◆ **SUPPLIED MATERIAL**
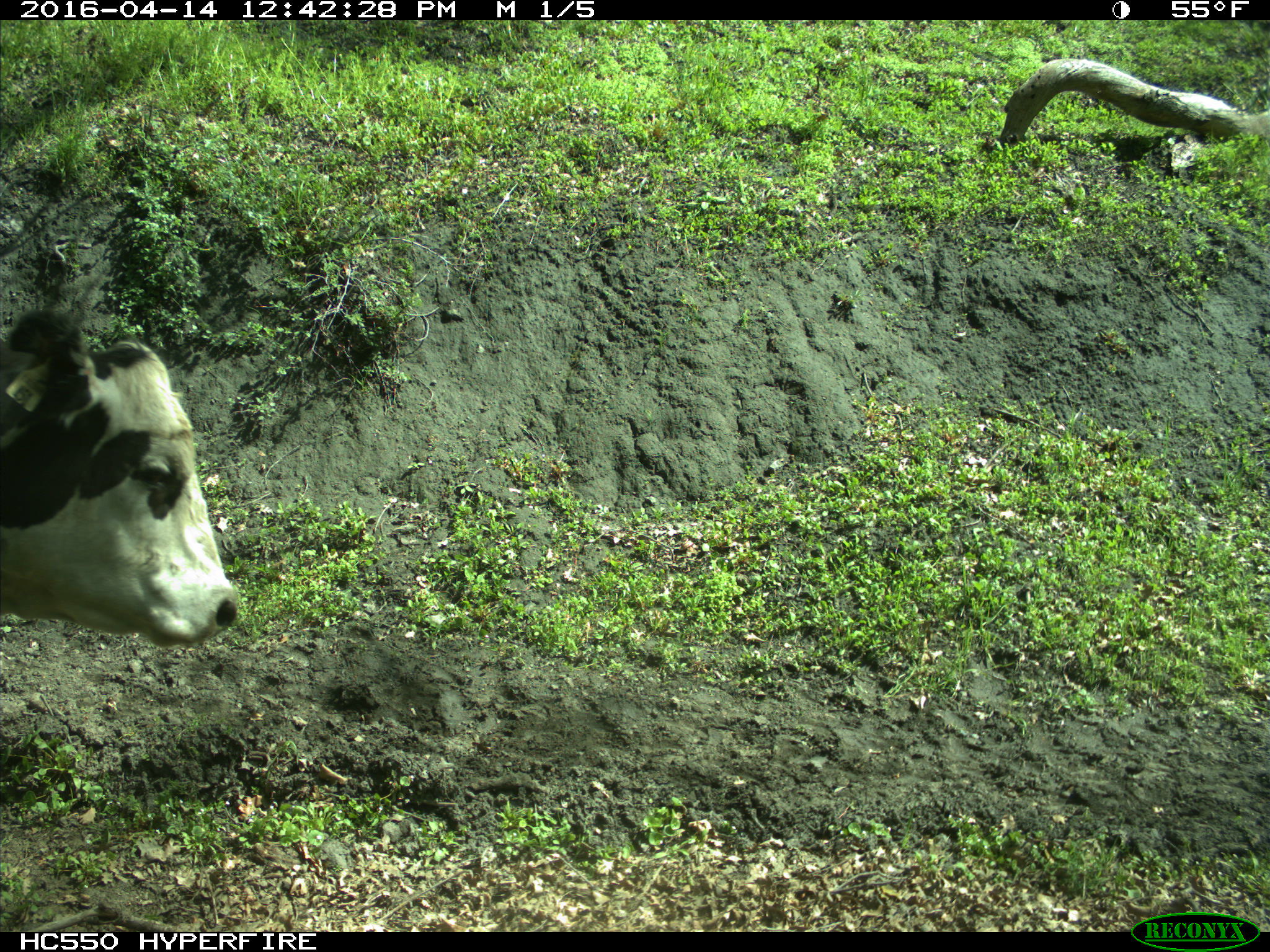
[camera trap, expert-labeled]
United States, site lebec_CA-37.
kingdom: Animalia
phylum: Chordata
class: Mammalia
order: Artiodactyla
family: Bovidae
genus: Bos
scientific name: Bos taurus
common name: domestic cow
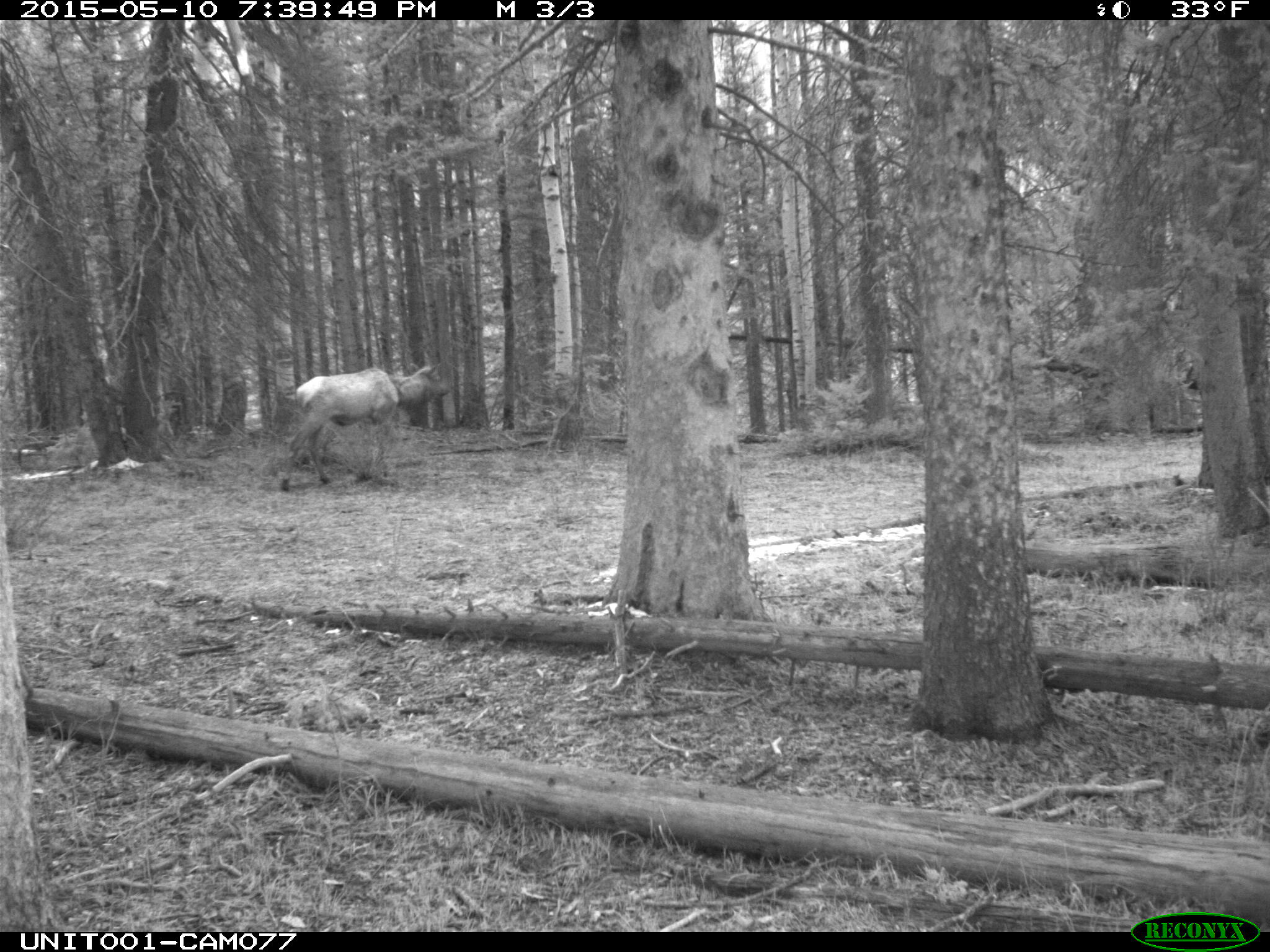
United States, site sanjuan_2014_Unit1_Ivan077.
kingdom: Animalia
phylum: Chordata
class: Mammalia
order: Artiodactyla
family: Cervidae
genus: Cervus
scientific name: Cervus elaphus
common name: red deer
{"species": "Cervus elaphus (red deer)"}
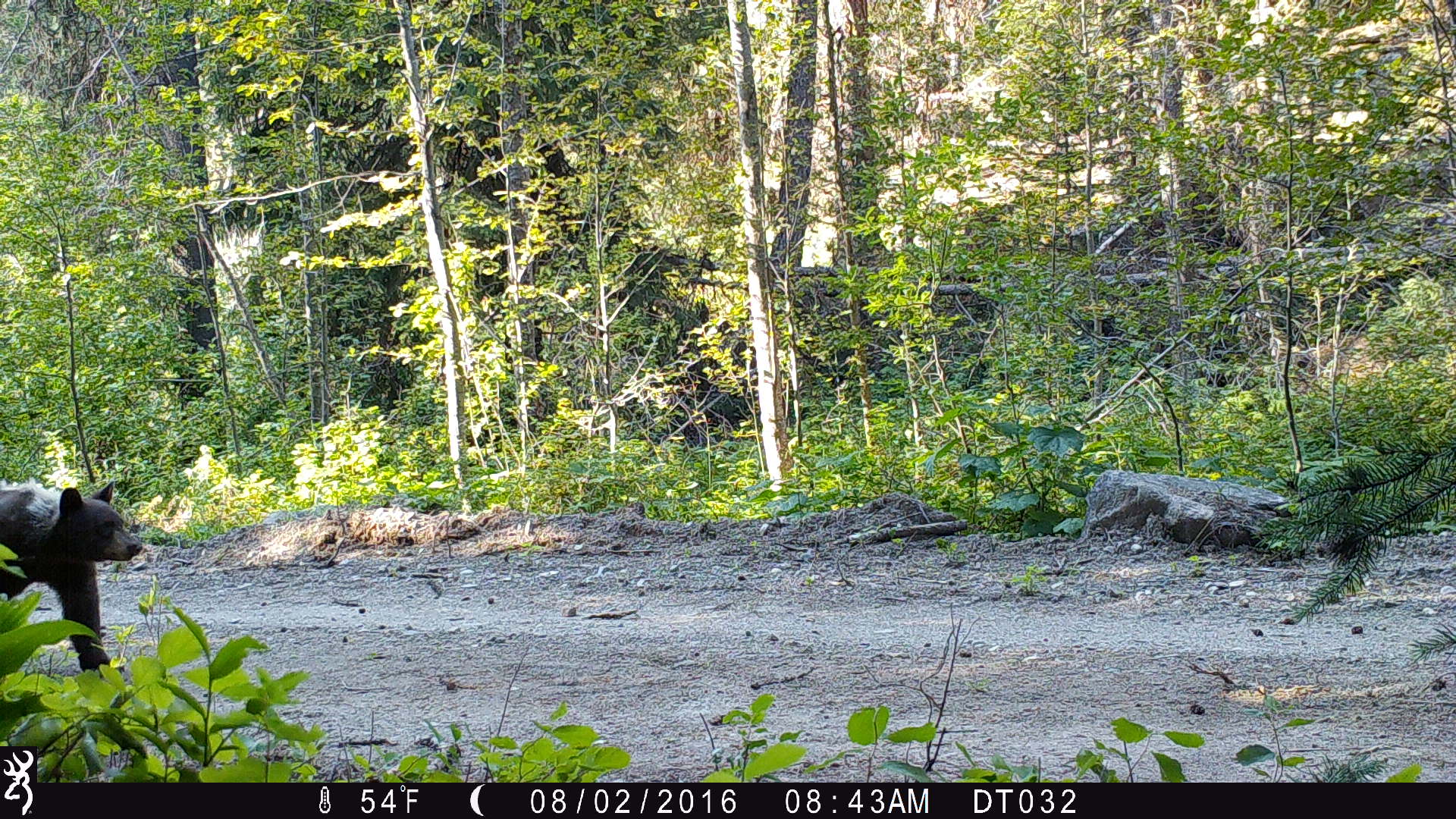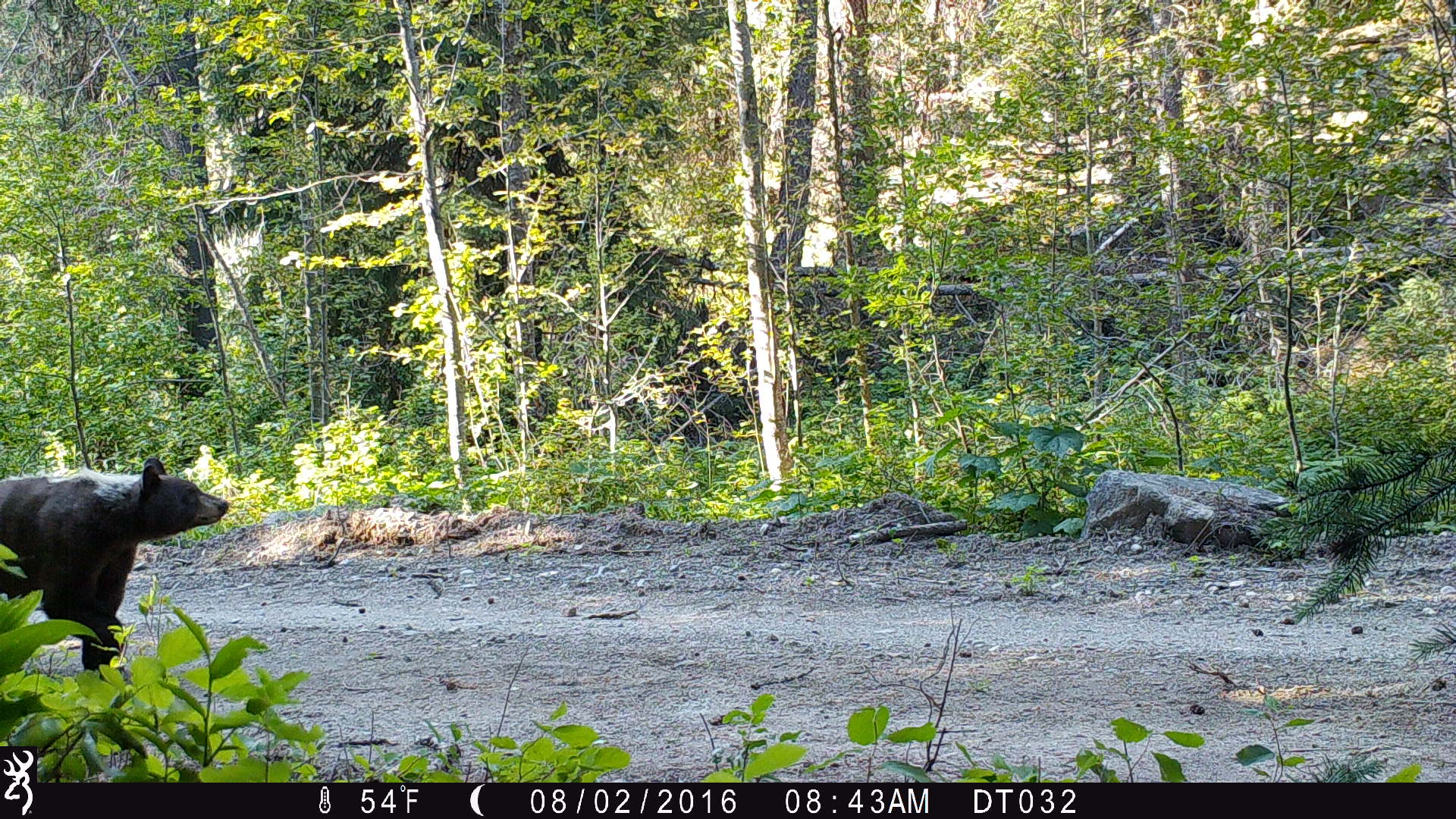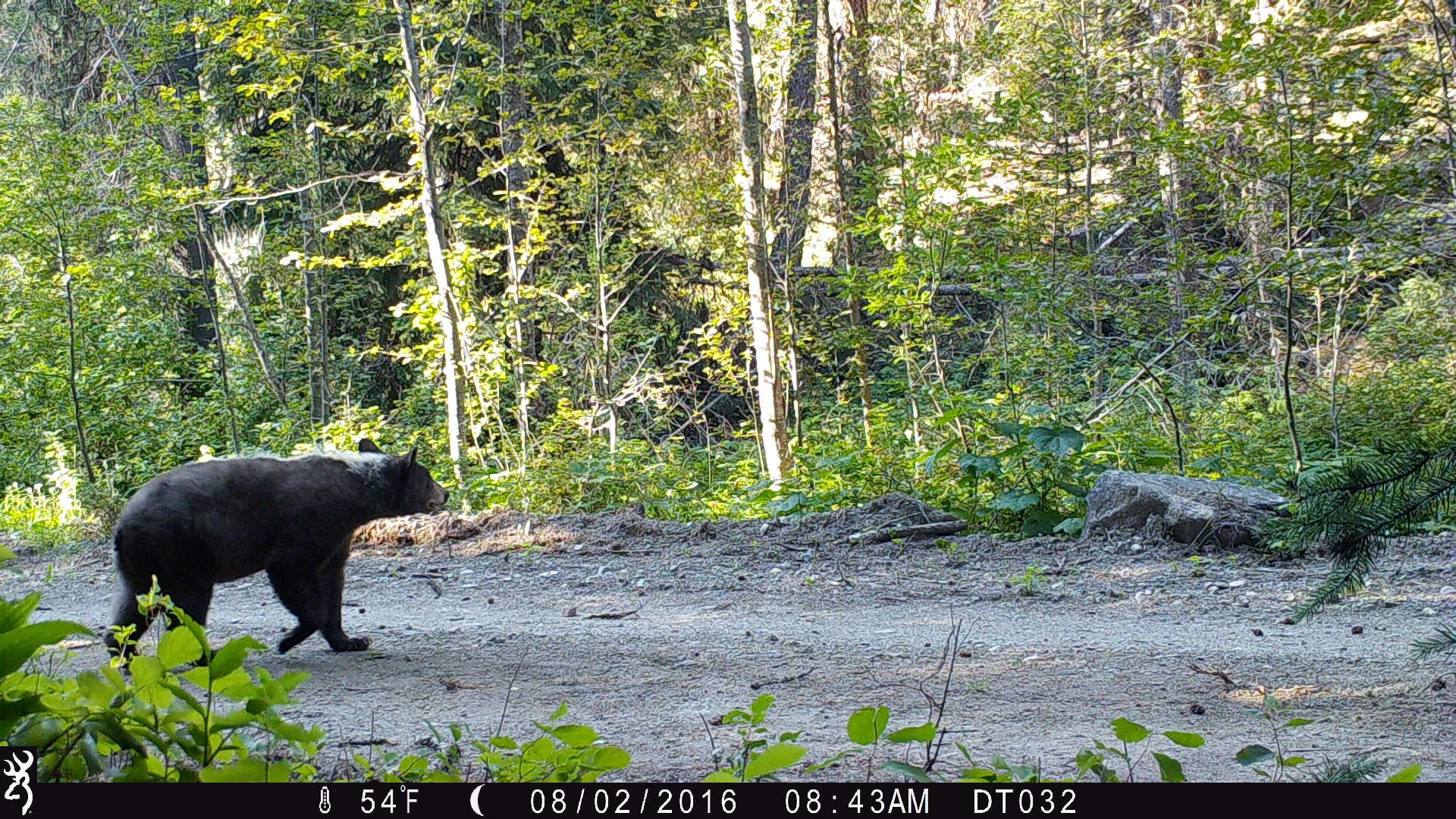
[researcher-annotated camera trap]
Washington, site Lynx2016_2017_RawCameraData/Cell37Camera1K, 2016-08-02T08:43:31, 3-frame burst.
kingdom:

◆ **ABOUT THIS EXERCISE**
Pictures excluded, return exactly the lines from the one with "United States, site lebec_CA-37." through the final line of the entries above, both included.

◆ **RESPONSE**
United States, site lebec_CA-37.
kingdom: Animalia
phylum: Chordata
class: Mammalia
order: Artiodactyla
family: Bovidae
genus: Bos
scientific name: Bos taurus
common name: domestic cow
United States, site sanjuan_2014_Unit1_Ivan077.
kingdom: Animalia
phylum: Chordata
class: Mammalia
order: Artiodactyla
family: Cervidae
genus: Cervus
scientific name: Cervus elaphus
common name: red deer
{"species": "Cervus elaphus (red deer)"}
[researcher-annotated camera trap]
Washington, site Lynx2016_2017_RawCameraData/Cell37Camera1K, 2016-08-02T08:43:31, 3-frame burst.
kingdom:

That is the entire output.